The education system is unrecognisable to me now. Semi-psychotic primary school teachers and nuns patrolling corridors like rival drugs gangs have been replaced by thinking time and understanding the consequences of our actions. Thank Christ.
Keeping order at home is a bit trickier. The rules are hazier, the boundaries more fluid and the kids more likely to stretch or simply march right over the top of them.
I suspect trying to get my boy to stay on a naughty step in the house would be as easy as putting a jellyfish through a cheese grater.
My ‘skills’ as a disciplinarian met their sternest test this morning. Our son had woken too early. Well he always wakes too early but this was even earlier than too early.
Mummy brought him into our bed for a cuddle and tried to settle him down. For some unknown reason, and totally out of character, he reacted with fury, lashing out aggressively.
I put on my authoritative voice (don’t laugh!) and told him to settle down. He kept screeching and swinging his arms. It was clear he had gone into a rage and had no idea how to escape it.
The challenge for me is to try and be measured. Not to meet anger with anger. It’s always easier to simply lash back, trying to reason with him when you struggle to find reason yourself is the goal.
I’m fighting to remain calm as I tell him if he doesn’t calm down he will have to go to his room. He howls in defiance. I lift him to his room.
The stand-off begins.
I have to hold the door closed to stop him from simply walking out of the room.
As he struggles on the other side with the handle he screeches and kicks like a caged troll.
I tell him through the door that I want to have a conversation but it can’t start until he stops shouting. He shouts louder, it’s almost demonic.
Soon he has pulled at the door handle on his side so roughly that it comes off in his hand. At least this now means that I don’t have to hold the other side because he can’t escape now even if I’m not there.

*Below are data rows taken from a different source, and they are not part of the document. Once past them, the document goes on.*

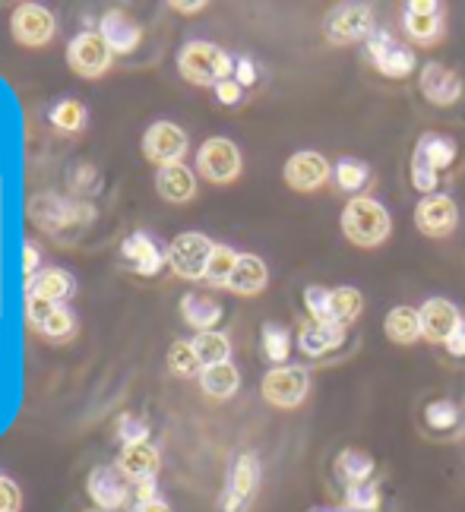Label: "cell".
Returning a JSON list of instances; mask_svg holds the SVG:
<instances>
[{
  "label": "cell",
  "instance_id": "obj_12",
  "mask_svg": "<svg viewBox=\"0 0 465 512\" xmlns=\"http://www.w3.org/2000/svg\"><path fill=\"white\" fill-rule=\"evenodd\" d=\"M143 152H146V159L159 168L181 165V159L187 155V133L171 121H155L143 133Z\"/></svg>",
  "mask_w": 465,
  "mask_h": 512
},
{
  "label": "cell",
  "instance_id": "obj_13",
  "mask_svg": "<svg viewBox=\"0 0 465 512\" xmlns=\"http://www.w3.org/2000/svg\"><path fill=\"white\" fill-rule=\"evenodd\" d=\"M310 389L304 367H273L263 377V399L276 408H298Z\"/></svg>",
  "mask_w": 465,
  "mask_h": 512
},
{
  "label": "cell",
  "instance_id": "obj_16",
  "mask_svg": "<svg viewBox=\"0 0 465 512\" xmlns=\"http://www.w3.org/2000/svg\"><path fill=\"white\" fill-rule=\"evenodd\" d=\"M415 225L421 234H428V238H447L459 225V209L450 196H443V193L424 196L415 209Z\"/></svg>",
  "mask_w": 465,
  "mask_h": 512
},
{
  "label": "cell",
  "instance_id": "obj_51",
  "mask_svg": "<svg viewBox=\"0 0 465 512\" xmlns=\"http://www.w3.org/2000/svg\"><path fill=\"white\" fill-rule=\"evenodd\" d=\"M314 512H333V509H314Z\"/></svg>",
  "mask_w": 465,
  "mask_h": 512
},
{
  "label": "cell",
  "instance_id": "obj_47",
  "mask_svg": "<svg viewBox=\"0 0 465 512\" xmlns=\"http://www.w3.org/2000/svg\"><path fill=\"white\" fill-rule=\"evenodd\" d=\"M235 80H238L241 89L257 83V64L250 61V57H238V61H235Z\"/></svg>",
  "mask_w": 465,
  "mask_h": 512
},
{
  "label": "cell",
  "instance_id": "obj_38",
  "mask_svg": "<svg viewBox=\"0 0 465 512\" xmlns=\"http://www.w3.org/2000/svg\"><path fill=\"white\" fill-rule=\"evenodd\" d=\"M345 506L348 512H377L380 509V490L374 481L345 487Z\"/></svg>",
  "mask_w": 465,
  "mask_h": 512
},
{
  "label": "cell",
  "instance_id": "obj_35",
  "mask_svg": "<svg viewBox=\"0 0 465 512\" xmlns=\"http://www.w3.org/2000/svg\"><path fill=\"white\" fill-rule=\"evenodd\" d=\"M76 329H80V323H76V313L67 304H61L35 332H38V336L51 339V342H67V339L76 336Z\"/></svg>",
  "mask_w": 465,
  "mask_h": 512
},
{
  "label": "cell",
  "instance_id": "obj_1",
  "mask_svg": "<svg viewBox=\"0 0 465 512\" xmlns=\"http://www.w3.org/2000/svg\"><path fill=\"white\" fill-rule=\"evenodd\" d=\"M32 222L42 228L51 241L70 247L83 238V231L95 222V206L86 200H70L64 193H38L29 203Z\"/></svg>",
  "mask_w": 465,
  "mask_h": 512
},
{
  "label": "cell",
  "instance_id": "obj_39",
  "mask_svg": "<svg viewBox=\"0 0 465 512\" xmlns=\"http://www.w3.org/2000/svg\"><path fill=\"white\" fill-rule=\"evenodd\" d=\"M367 174H371V171H367L364 162H358V159H342L336 165V184L342 190H361L367 184Z\"/></svg>",
  "mask_w": 465,
  "mask_h": 512
},
{
  "label": "cell",
  "instance_id": "obj_14",
  "mask_svg": "<svg viewBox=\"0 0 465 512\" xmlns=\"http://www.w3.org/2000/svg\"><path fill=\"white\" fill-rule=\"evenodd\" d=\"M371 32H374V10L367 4H345L326 19V35L336 45L361 42V38H371Z\"/></svg>",
  "mask_w": 465,
  "mask_h": 512
},
{
  "label": "cell",
  "instance_id": "obj_41",
  "mask_svg": "<svg viewBox=\"0 0 465 512\" xmlns=\"http://www.w3.org/2000/svg\"><path fill=\"white\" fill-rule=\"evenodd\" d=\"M118 440L124 446H137V443H149V424L137 415H121L118 418Z\"/></svg>",
  "mask_w": 465,
  "mask_h": 512
},
{
  "label": "cell",
  "instance_id": "obj_42",
  "mask_svg": "<svg viewBox=\"0 0 465 512\" xmlns=\"http://www.w3.org/2000/svg\"><path fill=\"white\" fill-rule=\"evenodd\" d=\"M0 512H23V490L0 471Z\"/></svg>",
  "mask_w": 465,
  "mask_h": 512
},
{
  "label": "cell",
  "instance_id": "obj_50",
  "mask_svg": "<svg viewBox=\"0 0 465 512\" xmlns=\"http://www.w3.org/2000/svg\"><path fill=\"white\" fill-rule=\"evenodd\" d=\"M171 10H178V13H200V10H206V4H203V0H190V4H184V0H174Z\"/></svg>",
  "mask_w": 465,
  "mask_h": 512
},
{
  "label": "cell",
  "instance_id": "obj_25",
  "mask_svg": "<svg viewBox=\"0 0 465 512\" xmlns=\"http://www.w3.org/2000/svg\"><path fill=\"white\" fill-rule=\"evenodd\" d=\"M345 342V326L336 323H304L298 332V345L307 358H323Z\"/></svg>",
  "mask_w": 465,
  "mask_h": 512
},
{
  "label": "cell",
  "instance_id": "obj_5",
  "mask_svg": "<svg viewBox=\"0 0 465 512\" xmlns=\"http://www.w3.org/2000/svg\"><path fill=\"white\" fill-rule=\"evenodd\" d=\"M212 250H216V244H212L206 234L184 231L168 247V266L174 269V275H181L187 282H203Z\"/></svg>",
  "mask_w": 465,
  "mask_h": 512
},
{
  "label": "cell",
  "instance_id": "obj_36",
  "mask_svg": "<svg viewBox=\"0 0 465 512\" xmlns=\"http://www.w3.org/2000/svg\"><path fill=\"white\" fill-rule=\"evenodd\" d=\"M260 342H263L266 358L282 367V361L288 358V351H292V336H288V329L279 326V323H266L263 332H260Z\"/></svg>",
  "mask_w": 465,
  "mask_h": 512
},
{
  "label": "cell",
  "instance_id": "obj_28",
  "mask_svg": "<svg viewBox=\"0 0 465 512\" xmlns=\"http://www.w3.org/2000/svg\"><path fill=\"white\" fill-rule=\"evenodd\" d=\"M361 307H364V298H361L358 288H352V285L329 288V298H326V323H336V326L355 323Z\"/></svg>",
  "mask_w": 465,
  "mask_h": 512
},
{
  "label": "cell",
  "instance_id": "obj_34",
  "mask_svg": "<svg viewBox=\"0 0 465 512\" xmlns=\"http://www.w3.org/2000/svg\"><path fill=\"white\" fill-rule=\"evenodd\" d=\"M238 256L241 253H235L231 247L216 244V250H212V256H209V266H206V279L203 282L216 285V288H228L231 275H235V266H238Z\"/></svg>",
  "mask_w": 465,
  "mask_h": 512
},
{
  "label": "cell",
  "instance_id": "obj_24",
  "mask_svg": "<svg viewBox=\"0 0 465 512\" xmlns=\"http://www.w3.org/2000/svg\"><path fill=\"white\" fill-rule=\"evenodd\" d=\"M26 294H29V298L51 301V304H64L76 294V282H73V275L64 272V269H42L26 285Z\"/></svg>",
  "mask_w": 465,
  "mask_h": 512
},
{
  "label": "cell",
  "instance_id": "obj_22",
  "mask_svg": "<svg viewBox=\"0 0 465 512\" xmlns=\"http://www.w3.org/2000/svg\"><path fill=\"white\" fill-rule=\"evenodd\" d=\"M405 32H409L415 42L431 45L443 32V7L431 4V0H415V4L405 7Z\"/></svg>",
  "mask_w": 465,
  "mask_h": 512
},
{
  "label": "cell",
  "instance_id": "obj_6",
  "mask_svg": "<svg viewBox=\"0 0 465 512\" xmlns=\"http://www.w3.org/2000/svg\"><path fill=\"white\" fill-rule=\"evenodd\" d=\"M111 57H114V51L99 35V29H83L80 35H73L67 45V64L76 76H83V80L102 76L111 67Z\"/></svg>",
  "mask_w": 465,
  "mask_h": 512
},
{
  "label": "cell",
  "instance_id": "obj_8",
  "mask_svg": "<svg viewBox=\"0 0 465 512\" xmlns=\"http://www.w3.org/2000/svg\"><path fill=\"white\" fill-rule=\"evenodd\" d=\"M197 168L209 184H231L241 174V152L225 136H212L197 152Z\"/></svg>",
  "mask_w": 465,
  "mask_h": 512
},
{
  "label": "cell",
  "instance_id": "obj_19",
  "mask_svg": "<svg viewBox=\"0 0 465 512\" xmlns=\"http://www.w3.org/2000/svg\"><path fill=\"white\" fill-rule=\"evenodd\" d=\"M329 177V162L323 159L320 152H295L292 159L285 162V184L292 190L310 193L326 184Z\"/></svg>",
  "mask_w": 465,
  "mask_h": 512
},
{
  "label": "cell",
  "instance_id": "obj_21",
  "mask_svg": "<svg viewBox=\"0 0 465 512\" xmlns=\"http://www.w3.org/2000/svg\"><path fill=\"white\" fill-rule=\"evenodd\" d=\"M159 465H162V456H159V449H155L152 443L124 446L121 456H118V468L124 471V478L130 484L155 481V475H159Z\"/></svg>",
  "mask_w": 465,
  "mask_h": 512
},
{
  "label": "cell",
  "instance_id": "obj_48",
  "mask_svg": "<svg viewBox=\"0 0 465 512\" xmlns=\"http://www.w3.org/2000/svg\"><path fill=\"white\" fill-rule=\"evenodd\" d=\"M447 351L453 354V358H465V317H462V323L456 326V332L450 336V342H447Z\"/></svg>",
  "mask_w": 465,
  "mask_h": 512
},
{
  "label": "cell",
  "instance_id": "obj_49",
  "mask_svg": "<svg viewBox=\"0 0 465 512\" xmlns=\"http://www.w3.org/2000/svg\"><path fill=\"white\" fill-rule=\"evenodd\" d=\"M133 512H171L168 503L162 497H155V500H146V503H133Z\"/></svg>",
  "mask_w": 465,
  "mask_h": 512
},
{
  "label": "cell",
  "instance_id": "obj_10",
  "mask_svg": "<svg viewBox=\"0 0 465 512\" xmlns=\"http://www.w3.org/2000/svg\"><path fill=\"white\" fill-rule=\"evenodd\" d=\"M121 263L143 275V279H155L165 266H168V250L162 247V241L149 231H133L130 238L121 244Z\"/></svg>",
  "mask_w": 465,
  "mask_h": 512
},
{
  "label": "cell",
  "instance_id": "obj_9",
  "mask_svg": "<svg viewBox=\"0 0 465 512\" xmlns=\"http://www.w3.org/2000/svg\"><path fill=\"white\" fill-rule=\"evenodd\" d=\"M260 487V459L254 452H241L228 471V484H225V494L219 500L222 512H244L250 497L257 494Z\"/></svg>",
  "mask_w": 465,
  "mask_h": 512
},
{
  "label": "cell",
  "instance_id": "obj_32",
  "mask_svg": "<svg viewBox=\"0 0 465 512\" xmlns=\"http://www.w3.org/2000/svg\"><path fill=\"white\" fill-rule=\"evenodd\" d=\"M374 459L367 456V452L361 449H342L339 456H336V475L345 487H352V484H367L374 478Z\"/></svg>",
  "mask_w": 465,
  "mask_h": 512
},
{
  "label": "cell",
  "instance_id": "obj_43",
  "mask_svg": "<svg viewBox=\"0 0 465 512\" xmlns=\"http://www.w3.org/2000/svg\"><path fill=\"white\" fill-rule=\"evenodd\" d=\"M326 298H329V288H323V285L304 288V304H307L310 320L314 323H326Z\"/></svg>",
  "mask_w": 465,
  "mask_h": 512
},
{
  "label": "cell",
  "instance_id": "obj_45",
  "mask_svg": "<svg viewBox=\"0 0 465 512\" xmlns=\"http://www.w3.org/2000/svg\"><path fill=\"white\" fill-rule=\"evenodd\" d=\"M241 98H244V89L238 86V80H235V76H231V80H222L219 86H216V102L219 105H238L241 102Z\"/></svg>",
  "mask_w": 465,
  "mask_h": 512
},
{
  "label": "cell",
  "instance_id": "obj_2",
  "mask_svg": "<svg viewBox=\"0 0 465 512\" xmlns=\"http://www.w3.org/2000/svg\"><path fill=\"white\" fill-rule=\"evenodd\" d=\"M178 70H181V76L187 83L216 89L222 80H231V76H235V61H231V54L222 51L219 45L187 42L178 51Z\"/></svg>",
  "mask_w": 465,
  "mask_h": 512
},
{
  "label": "cell",
  "instance_id": "obj_31",
  "mask_svg": "<svg viewBox=\"0 0 465 512\" xmlns=\"http://www.w3.org/2000/svg\"><path fill=\"white\" fill-rule=\"evenodd\" d=\"M48 124L61 133H80L89 124V108L80 98H57L48 108Z\"/></svg>",
  "mask_w": 465,
  "mask_h": 512
},
{
  "label": "cell",
  "instance_id": "obj_15",
  "mask_svg": "<svg viewBox=\"0 0 465 512\" xmlns=\"http://www.w3.org/2000/svg\"><path fill=\"white\" fill-rule=\"evenodd\" d=\"M367 54L377 64V70L390 80H402L415 70V54L409 48H402L390 32L374 29L371 38H367Z\"/></svg>",
  "mask_w": 465,
  "mask_h": 512
},
{
  "label": "cell",
  "instance_id": "obj_17",
  "mask_svg": "<svg viewBox=\"0 0 465 512\" xmlns=\"http://www.w3.org/2000/svg\"><path fill=\"white\" fill-rule=\"evenodd\" d=\"M99 35L105 38L114 54H133L143 42V26L124 10H108L99 19Z\"/></svg>",
  "mask_w": 465,
  "mask_h": 512
},
{
  "label": "cell",
  "instance_id": "obj_7",
  "mask_svg": "<svg viewBox=\"0 0 465 512\" xmlns=\"http://www.w3.org/2000/svg\"><path fill=\"white\" fill-rule=\"evenodd\" d=\"M86 494L99 512H121L127 503H133V484L118 465H99L89 471Z\"/></svg>",
  "mask_w": 465,
  "mask_h": 512
},
{
  "label": "cell",
  "instance_id": "obj_40",
  "mask_svg": "<svg viewBox=\"0 0 465 512\" xmlns=\"http://www.w3.org/2000/svg\"><path fill=\"white\" fill-rule=\"evenodd\" d=\"M424 421H428L434 430H450V427H456V421H459V408H456V402H450V399L431 402L428 408H424Z\"/></svg>",
  "mask_w": 465,
  "mask_h": 512
},
{
  "label": "cell",
  "instance_id": "obj_3",
  "mask_svg": "<svg viewBox=\"0 0 465 512\" xmlns=\"http://www.w3.org/2000/svg\"><path fill=\"white\" fill-rule=\"evenodd\" d=\"M342 231H345V238L358 247H377L390 238L393 222L383 203L371 200V196H355V200H348V206L342 209Z\"/></svg>",
  "mask_w": 465,
  "mask_h": 512
},
{
  "label": "cell",
  "instance_id": "obj_4",
  "mask_svg": "<svg viewBox=\"0 0 465 512\" xmlns=\"http://www.w3.org/2000/svg\"><path fill=\"white\" fill-rule=\"evenodd\" d=\"M459 155V146L456 140L443 133H424L418 146H415V155H412V184L415 190L421 193H431L437 187V177L440 171H447Z\"/></svg>",
  "mask_w": 465,
  "mask_h": 512
},
{
  "label": "cell",
  "instance_id": "obj_11",
  "mask_svg": "<svg viewBox=\"0 0 465 512\" xmlns=\"http://www.w3.org/2000/svg\"><path fill=\"white\" fill-rule=\"evenodd\" d=\"M10 32L19 45L26 48H42L48 45L57 32V19L42 4H19L10 16Z\"/></svg>",
  "mask_w": 465,
  "mask_h": 512
},
{
  "label": "cell",
  "instance_id": "obj_26",
  "mask_svg": "<svg viewBox=\"0 0 465 512\" xmlns=\"http://www.w3.org/2000/svg\"><path fill=\"white\" fill-rule=\"evenodd\" d=\"M222 304L216 298H206V294H184L181 298V317L187 326H193L197 332H216V326L222 323Z\"/></svg>",
  "mask_w": 465,
  "mask_h": 512
},
{
  "label": "cell",
  "instance_id": "obj_27",
  "mask_svg": "<svg viewBox=\"0 0 465 512\" xmlns=\"http://www.w3.org/2000/svg\"><path fill=\"white\" fill-rule=\"evenodd\" d=\"M269 282V269L266 263L260 260V256L254 253H241L238 256V266H235V275H231L228 288L235 294H244V298H250V294H260Z\"/></svg>",
  "mask_w": 465,
  "mask_h": 512
},
{
  "label": "cell",
  "instance_id": "obj_37",
  "mask_svg": "<svg viewBox=\"0 0 465 512\" xmlns=\"http://www.w3.org/2000/svg\"><path fill=\"white\" fill-rule=\"evenodd\" d=\"M168 370L174 373V377H197V373L203 370V364L197 361V354H193V345L190 342H174L171 351H168Z\"/></svg>",
  "mask_w": 465,
  "mask_h": 512
},
{
  "label": "cell",
  "instance_id": "obj_29",
  "mask_svg": "<svg viewBox=\"0 0 465 512\" xmlns=\"http://www.w3.org/2000/svg\"><path fill=\"white\" fill-rule=\"evenodd\" d=\"M383 329H386V339L396 342V345H412L418 336H421V313L415 307H393L386 313L383 320Z\"/></svg>",
  "mask_w": 465,
  "mask_h": 512
},
{
  "label": "cell",
  "instance_id": "obj_23",
  "mask_svg": "<svg viewBox=\"0 0 465 512\" xmlns=\"http://www.w3.org/2000/svg\"><path fill=\"white\" fill-rule=\"evenodd\" d=\"M155 190L168 203H190L197 196V177L181 162V165H165L155 174Z\"/></svg>",
  "mask_w": 465,
  "mask_h": 512
},
{
  "label": "cell",
  "instance_id": "obj_46",
  "mask_svg": "<svg viewBox=\"0 0 465 512\" xmlns=\"http://www.w3.org/2000/svg\"><path fill=\"white\" fill-rule=\"evenodd\" d=\"M38 272H42V256H38V247L29 241V244L23 247V275H26V285L35 279Z\"/></svg>",
  "mask_w": 465,
  "mask_h": 512
},
{
  "label": "cell",
  "instance_id": "obj_52",
  "mask_svg": "<svg viewBox=\"0 0 465 512\" xmlns=\"http://www.w3.org/2000/svg\"><path fill=\"white\" fill-rule=\"evenodd\" d=\"M95 512H99V509H95Z\"/></svg>",
  "mask_w": 465,
  "mask_h": 512
},
{
  "label": "cell",
  "instance_id": "obj_18",
  "mask_svg": "<svg viewBox=\"0 0 465 512\" xmlns=\"http://www.w3.org/2000/svg\"><path fill=\"white\" fill-rule=\"evenodd\" d=\"M418 86H421L424 98H428V102L437 105V108H450L462 98V76L453 73L450 67H443V64L424 67L421 76H418Z\"/></svg>",
  "mask_w": 465,
  "mask_h": 512
},
{
  "label": "cell",
  "instance_id": "obj_30",
  "mask_svg": "<svg viewBox=\"0 0 465 512\" xmlns=\"http://www.w3.org/2000/svg\"><path fill=\"white\" fill-rule=\"evenodd\" d=\"M200 386L212 399H231L238 392V386H241V373L231 361L216 364V367H203L200 370Z\"/></svg>",
  "mask_w": 465,
  "mask_h": 512
},
{
  "label": "cell",
  "instance_id": "obj_44",
  "mask_svg": "<svg viewBox=\"0 0 465 512\" xmlns=\"http://www.w3.org/2000/svg\"><path fill=\"white\" fill-rule=\"evenodd\" d=\"M70 184H73V190H76V193L89 196V193H95V190H99V171H95L92 165H80V168L73 171Z\"/></svg>",
  "mask_w": 465,
  "mask_h": 512
},
{
  "label": "cell",
  "instance_id": "obj_33",
  "mask_svg": "<svg viewBox=\"0 0 465 512\" xmlns=\"http://www.w3.org/2000/svg\"><path fill=\"white\" fill-rule=\"evenodd\" d=\"M190 345L203 367L228 364V358H231V342H228V336H222V332H197V336L190 339Z\"/></svg>",
  "mask_w": 465,
  "mask_h": 512
},
{
  "label": "cell",
  "instance_id": "obj_20",
  "mask_svg": "<svg viewBox=\"0 0 465 512\" xmlns=\"http://www.w3.org/2000/svg\"><path fill=\"white\" fill-rule=\"evenodd\" d=\"M418 313H421V336L428 339V342H434V345H437V342H440V345H447L450 336L456 332V326L462 323L456 304L443 301V298L424 301V307H421Z\"/></svg>",
  "mask_w": 465,
  "mask_h": 512
}]
</instances>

I keep telling him how much me and mummy love him and how we are waiting for nice James to come back so we can talk to him. I’m surprised by the level of his anger and his stubbornness because he gives every indication of wanting to make this a long-running feud.

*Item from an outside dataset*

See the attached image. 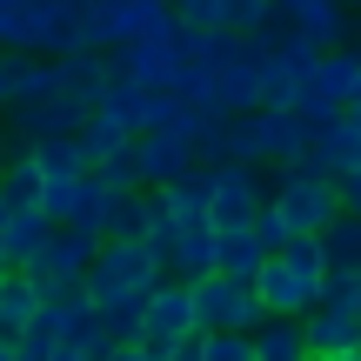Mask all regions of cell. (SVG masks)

I tell him that he’ll stay in the room all day if he doesn’t calm down but secretly I’m praying that he cracks before I do.
Eventually, like a wild horse being broken, I can sense the fight going out of him. I hear him moving away from the door and sitting down with his toys.
My son’s bedroom is a veritable Aladdin’s cave of toys and he’s now playing with them. This would have been a holiday rather than a punishment when I was a kid.
He snaps at me a few more times but I know the end is in sight. Mummy tells him that whenever he wants to come out and have a talk he just has to knock the door three times.
He leaves it another minute or two, just to prove he’s nobody’s patsy and then I hear three weak knocks.
I carry him out and set him on the bed. We talk to him about anger and how to express it. He’s playing distractedly with a rattly toy, trying to avoid making eye contact.
The last hurdle to be overcome is getting him to show some remorse, to understand that his actions can hurt other people.
Sorry is, inevitably, the hardest word. He doesn’t want to face up to what he has done, to confront bad behaviour. He’s trying to wheedle his way back into our favour through a side door.
We keep at it. I tell him that saying sorry is the hardest thing in the world and that you have to be really brave to do it. I tell him that superheroes say sorry because they are so brave (don’t laugh, I’m making this parenting stuff up as I go).
Finally he ducks his head so we can’t see his face and whimpers the word ‘sorry’.
I look at my watch and realise it’s not too early anymore. In fact it’s not early at all now. The confrontation has broken the morning.
Did we handle the situation well? Who’s to say. Were we too soft? Too rigid? Did he learn anything? I suppose we’ll find out.
For now I settle for giving my son a big cuddle. I always love him but now he’s my best pal again.